Transfer learning [17], as the name suggests, involves migrating trained model parameters to new models to help train new models. Because most of the data correlates with the task, the model parameters are learned through the transfer of learning to share with the new model and speed up and optimize the learning efficiency of the model rather than learning from zero similar to most network learning. The SSD model is a type of deep learning model, and deep learning models have a strong demand for training data [18]. In the case of a small dataset, model performance can drop dramatically. To solve this problem, the learning weight is migrated to the lightweight SSD model from the pretrained model (for example, VGG-16 [19]) and fine-tuning the dataset from the truck perspective training dataset.

In this paper, a lightweight SSD model based on atrous convolution is proposed to realize object recognition from the perspective of the truck.
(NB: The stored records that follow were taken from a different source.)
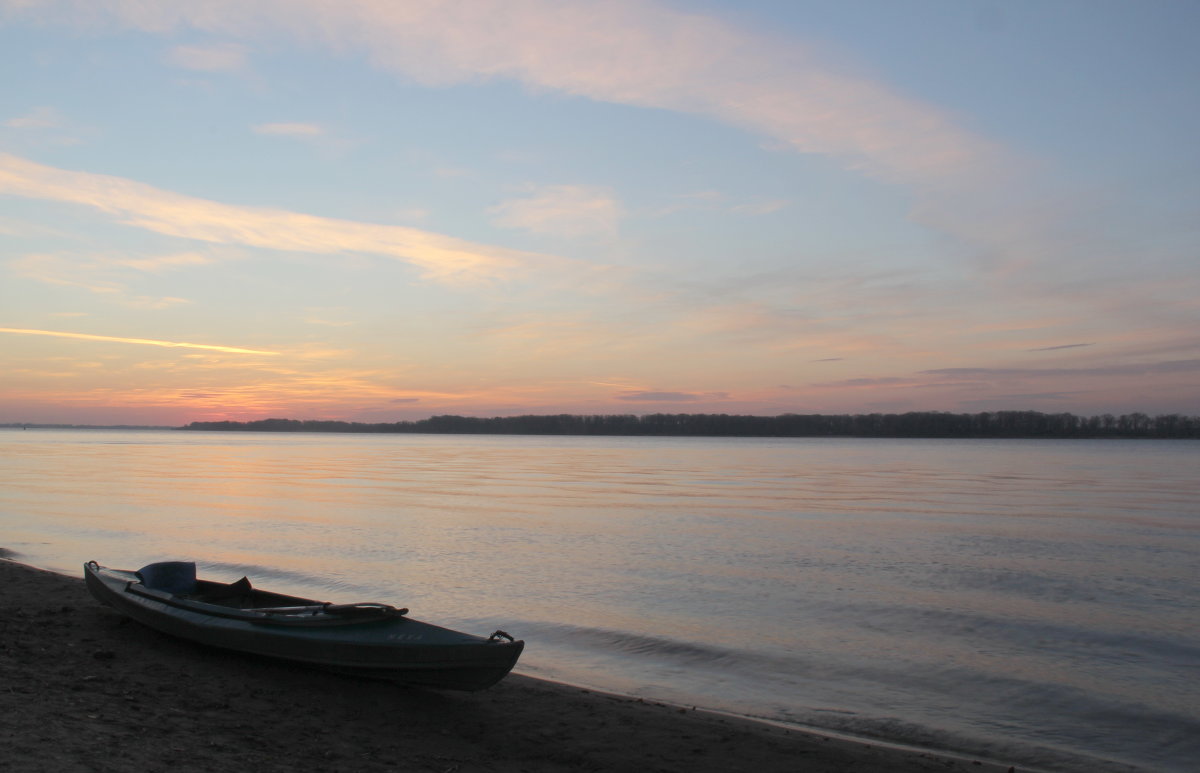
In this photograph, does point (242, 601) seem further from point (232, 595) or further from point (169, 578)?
point (169, 578)

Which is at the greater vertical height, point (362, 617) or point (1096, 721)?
point (362, 617)

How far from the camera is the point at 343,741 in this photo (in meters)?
8.36

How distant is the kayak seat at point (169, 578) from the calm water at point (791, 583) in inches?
177

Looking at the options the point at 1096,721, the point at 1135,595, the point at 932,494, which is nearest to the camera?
the point at 1096,721

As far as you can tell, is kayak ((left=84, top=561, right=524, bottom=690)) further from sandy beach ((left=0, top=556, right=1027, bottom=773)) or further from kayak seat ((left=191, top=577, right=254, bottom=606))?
sandy beach ((left=0, top=556, right=1027, bottom=773))

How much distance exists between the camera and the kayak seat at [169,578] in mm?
12648

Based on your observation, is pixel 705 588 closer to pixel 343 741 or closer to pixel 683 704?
pixel 683 704

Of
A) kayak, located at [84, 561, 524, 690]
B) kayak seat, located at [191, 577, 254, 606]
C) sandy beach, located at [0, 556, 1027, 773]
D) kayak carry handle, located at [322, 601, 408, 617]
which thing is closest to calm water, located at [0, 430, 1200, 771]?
sandy beach, located at [0, 556, 1027, 773]

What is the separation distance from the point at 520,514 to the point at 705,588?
14518 mm

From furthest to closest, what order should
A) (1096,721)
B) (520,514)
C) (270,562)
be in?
(520,514)
(270,562)
(1096,721)

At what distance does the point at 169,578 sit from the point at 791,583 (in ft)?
40.3

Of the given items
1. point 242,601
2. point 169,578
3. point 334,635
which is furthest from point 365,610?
point 169,578

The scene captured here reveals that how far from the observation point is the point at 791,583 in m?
18.6

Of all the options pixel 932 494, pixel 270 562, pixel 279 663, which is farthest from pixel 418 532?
pixel 932 494
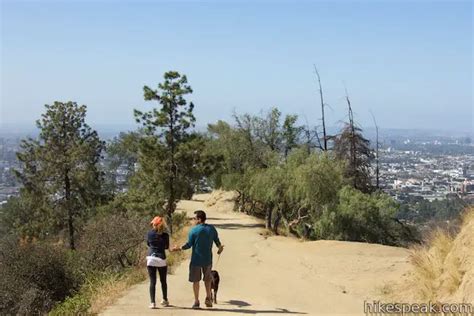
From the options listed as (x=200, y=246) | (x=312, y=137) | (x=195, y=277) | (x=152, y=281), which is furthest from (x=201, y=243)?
(x=312, y=137)

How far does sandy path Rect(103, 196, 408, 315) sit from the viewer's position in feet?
37.7

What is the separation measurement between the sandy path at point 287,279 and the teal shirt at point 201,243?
988mm

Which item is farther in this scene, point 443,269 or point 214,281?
point 443,269

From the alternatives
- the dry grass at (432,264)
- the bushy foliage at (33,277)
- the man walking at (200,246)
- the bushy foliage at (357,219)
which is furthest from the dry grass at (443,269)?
the bushy foliage at (357,219)

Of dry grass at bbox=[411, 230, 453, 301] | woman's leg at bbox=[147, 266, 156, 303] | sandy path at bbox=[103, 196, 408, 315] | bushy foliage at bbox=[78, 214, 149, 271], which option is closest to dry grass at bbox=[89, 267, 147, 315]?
sandy path at bbox=[103, 196, 408, 315]

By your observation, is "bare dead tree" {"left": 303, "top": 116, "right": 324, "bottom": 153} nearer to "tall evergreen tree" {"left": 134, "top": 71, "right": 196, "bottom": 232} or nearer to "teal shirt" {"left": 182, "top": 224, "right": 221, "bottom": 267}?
"tall evergreen tree" {"left": 134, "top": 71, "right": 196, "bottom": 232}

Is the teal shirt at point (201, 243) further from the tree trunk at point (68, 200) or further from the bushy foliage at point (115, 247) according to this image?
the tree trunk at point (68, 200)

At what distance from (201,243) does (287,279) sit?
22.9 ft

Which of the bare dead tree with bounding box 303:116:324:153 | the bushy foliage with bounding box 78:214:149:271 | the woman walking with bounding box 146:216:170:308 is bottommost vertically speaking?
the bushy foliage with bounding box 78:214:149:271

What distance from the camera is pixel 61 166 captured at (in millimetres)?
34875

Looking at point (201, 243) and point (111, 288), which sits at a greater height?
point (201, 243)

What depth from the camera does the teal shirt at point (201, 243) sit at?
10461mm

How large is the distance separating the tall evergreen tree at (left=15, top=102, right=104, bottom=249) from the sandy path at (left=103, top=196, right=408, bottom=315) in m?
12.1

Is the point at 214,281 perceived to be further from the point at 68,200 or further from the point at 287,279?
the point at 68,200
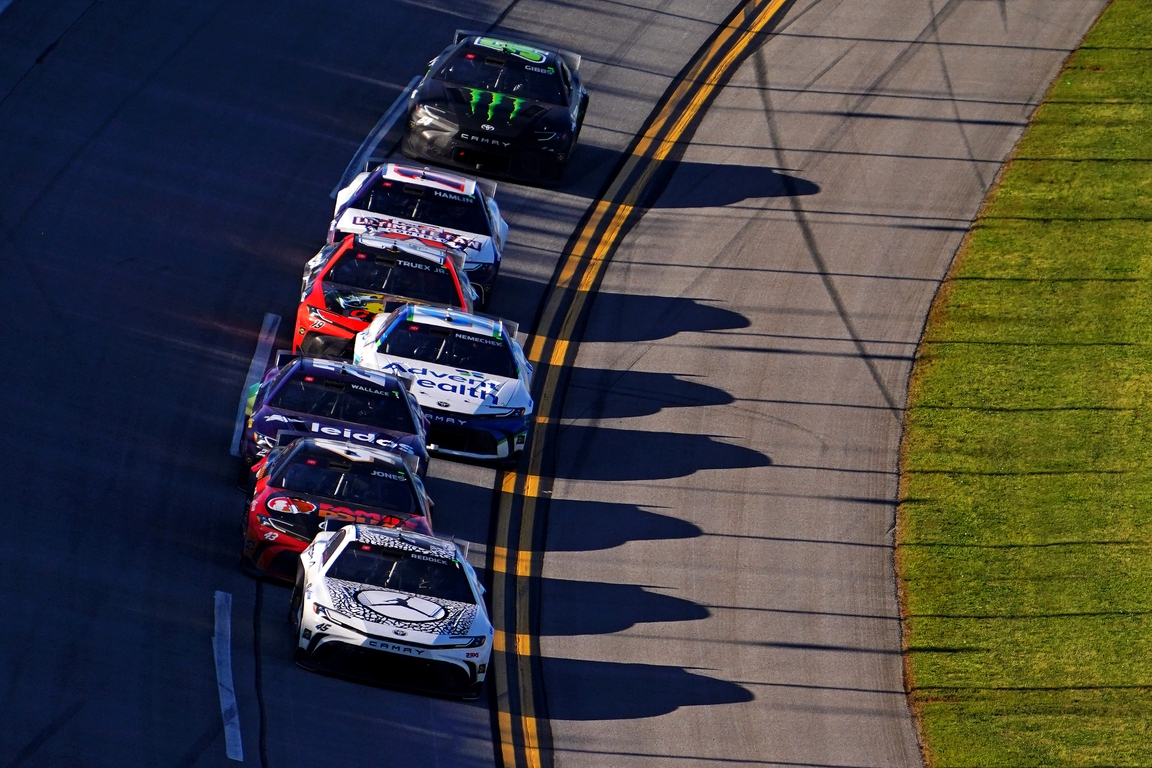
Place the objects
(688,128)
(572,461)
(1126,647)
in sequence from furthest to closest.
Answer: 1. (688,128)
2. (572,461)
3. (1126,647)

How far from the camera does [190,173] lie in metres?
26.8

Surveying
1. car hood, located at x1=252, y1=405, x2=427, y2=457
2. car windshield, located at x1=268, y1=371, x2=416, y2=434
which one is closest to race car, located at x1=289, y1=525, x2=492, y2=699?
car hood, located at x1=252, y1=405, x2=427, y2=457

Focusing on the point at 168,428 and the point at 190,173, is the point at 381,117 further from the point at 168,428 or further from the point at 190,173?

The identification of small objects is enhanced while minimizing the volume of the model. On this basis, the objectness prior method is added to realize the visualization of the large truck hazard warning system. In the training process of the model, it is helpful to improve the training speed and precision of the model by adopting the “objectiveness” of the original model.

2. Data Collection and Labeling

The dataset in this paper is from the PASCAL VOC 2012 dataset, KITTI dataset, and more than 10,000 images taken from the truck’s perspective. PASCAL VOC is a standard dataset for visual object classification and detection [20]. It provides a collection of 20 categories (pedestrians, vehicles, animals, etc.). The KITTI dataset [21] is the largest computer vision algorithm evaluation dataset in the world. It contains real image data collected from scenes such as urban, rural and motorway, with up to 15 cars and 30 pedestrians in each image, as well as varying degrees of occlusion. The collected images are RGB images (RGB is the color of red, green, and blue channels), the resolution is 1920  1080 pixels, and the set contains the objects to be identified: pedestrians and various vehicles.

First, PASCAL VOC data is set aside from categories such as person and car. The TFRecord file required to train the TensorFlow framework [22] is generated together with the image file and the XML file. The object information document file of the KITTI data set is then converted into an XML file corresponding to the image. The TFRecord file is generated together with the image file and the XML file. Finally, the collected images are processed. Zooming in on the image: Zooming the picture to 711 × 400 pixels makes it easy to train the model. Mark the pictures: LabelImg software is an image annotation tool used to annotate target object category information and location information in the original image. The corresponding XML file is generated for each image to record the object classification information, object location information, and the remaining basic information of the image. Two diagonal coordinates (the upper left corner and the lower right corner) are located for the target. There are two types of labeling categories: person and car. For images with multiple objects, each target is marked individually. After the annotation is completed, an XML file with the same name will be generated. The TFRecord file is generated together with the image file and the XML file. Figure 1 shows the LabelImg software operation interface.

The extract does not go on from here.